Jordanian forces fled the entire area during the Six Day War in 1967, leaving Israel to administer Judea and Samaria. Israel could be termed an “occupier” in the land that fell under its control and had been part of the country, but Jordan itself had occupied Judea and Samaria in 1947.

Nevertheless, The New York Times editorial continues to allege that Israel is in violation of “the Fourth Geneva Convention [that] bars occupying powers from settling their own populations in occupied lands.”

Even the editorial’s headline – “Wrong Time for New Settlements” – was a bit misleading concerning the newspaper’s opinion, which does not leave an option for a “right time” for settlements.

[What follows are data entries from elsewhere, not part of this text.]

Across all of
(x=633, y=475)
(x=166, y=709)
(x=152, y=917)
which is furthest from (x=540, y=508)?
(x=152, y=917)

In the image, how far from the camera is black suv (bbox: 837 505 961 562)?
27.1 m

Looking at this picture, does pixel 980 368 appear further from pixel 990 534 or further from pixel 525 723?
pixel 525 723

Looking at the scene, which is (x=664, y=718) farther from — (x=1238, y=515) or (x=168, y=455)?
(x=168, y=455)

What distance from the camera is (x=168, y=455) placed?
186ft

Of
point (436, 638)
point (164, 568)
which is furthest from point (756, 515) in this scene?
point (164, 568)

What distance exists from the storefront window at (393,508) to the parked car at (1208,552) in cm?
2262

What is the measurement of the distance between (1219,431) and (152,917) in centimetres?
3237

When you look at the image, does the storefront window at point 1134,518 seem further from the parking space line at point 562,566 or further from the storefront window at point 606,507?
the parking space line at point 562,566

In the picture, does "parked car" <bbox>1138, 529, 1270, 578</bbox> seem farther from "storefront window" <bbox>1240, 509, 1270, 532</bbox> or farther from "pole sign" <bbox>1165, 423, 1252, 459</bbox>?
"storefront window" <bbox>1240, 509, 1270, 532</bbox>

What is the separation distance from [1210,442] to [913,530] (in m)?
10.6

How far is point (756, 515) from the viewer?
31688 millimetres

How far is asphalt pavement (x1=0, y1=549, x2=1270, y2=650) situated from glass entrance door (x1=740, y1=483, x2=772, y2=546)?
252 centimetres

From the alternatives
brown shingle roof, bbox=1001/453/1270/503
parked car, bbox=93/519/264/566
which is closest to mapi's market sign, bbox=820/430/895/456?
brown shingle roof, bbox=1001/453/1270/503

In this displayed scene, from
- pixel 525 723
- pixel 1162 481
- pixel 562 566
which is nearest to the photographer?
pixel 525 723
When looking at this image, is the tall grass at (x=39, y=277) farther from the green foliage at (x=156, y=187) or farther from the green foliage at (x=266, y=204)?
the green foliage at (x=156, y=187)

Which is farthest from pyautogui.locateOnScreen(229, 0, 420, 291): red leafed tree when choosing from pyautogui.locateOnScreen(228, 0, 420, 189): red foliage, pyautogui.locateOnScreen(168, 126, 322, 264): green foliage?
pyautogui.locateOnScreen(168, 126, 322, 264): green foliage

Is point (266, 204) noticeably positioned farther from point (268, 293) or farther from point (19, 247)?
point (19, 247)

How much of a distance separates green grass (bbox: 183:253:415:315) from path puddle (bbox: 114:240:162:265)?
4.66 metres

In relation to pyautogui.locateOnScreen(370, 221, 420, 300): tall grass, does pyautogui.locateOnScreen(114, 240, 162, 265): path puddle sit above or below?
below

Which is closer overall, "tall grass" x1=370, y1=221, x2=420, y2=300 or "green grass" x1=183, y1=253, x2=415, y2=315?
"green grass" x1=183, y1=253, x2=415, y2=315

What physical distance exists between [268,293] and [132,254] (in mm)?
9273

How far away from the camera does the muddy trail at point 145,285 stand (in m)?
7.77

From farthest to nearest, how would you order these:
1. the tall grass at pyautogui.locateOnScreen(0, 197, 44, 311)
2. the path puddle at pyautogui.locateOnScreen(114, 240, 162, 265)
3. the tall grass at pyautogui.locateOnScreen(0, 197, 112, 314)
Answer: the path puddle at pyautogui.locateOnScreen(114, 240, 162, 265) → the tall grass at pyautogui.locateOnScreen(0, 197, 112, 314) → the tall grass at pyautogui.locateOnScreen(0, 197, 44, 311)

The Times also concluded that the Levy report was a “disastrous blow” because “pushing ahead with new settlements in the West Bank” is an obstacle to “peace talks, the best guarantee of a durable solution” to the Palestinian Authority-Israeli dispute.”

The newspaper even warned that the report also will damage Western efforts to halt Iran’s unsupervised nuclear development.

It reasoned that the report will bring about “new international anger at Israel…that could divert attention from Iran just when the world is bearing down with sanctions and negotiations to curb Tehran’s nuclear program.”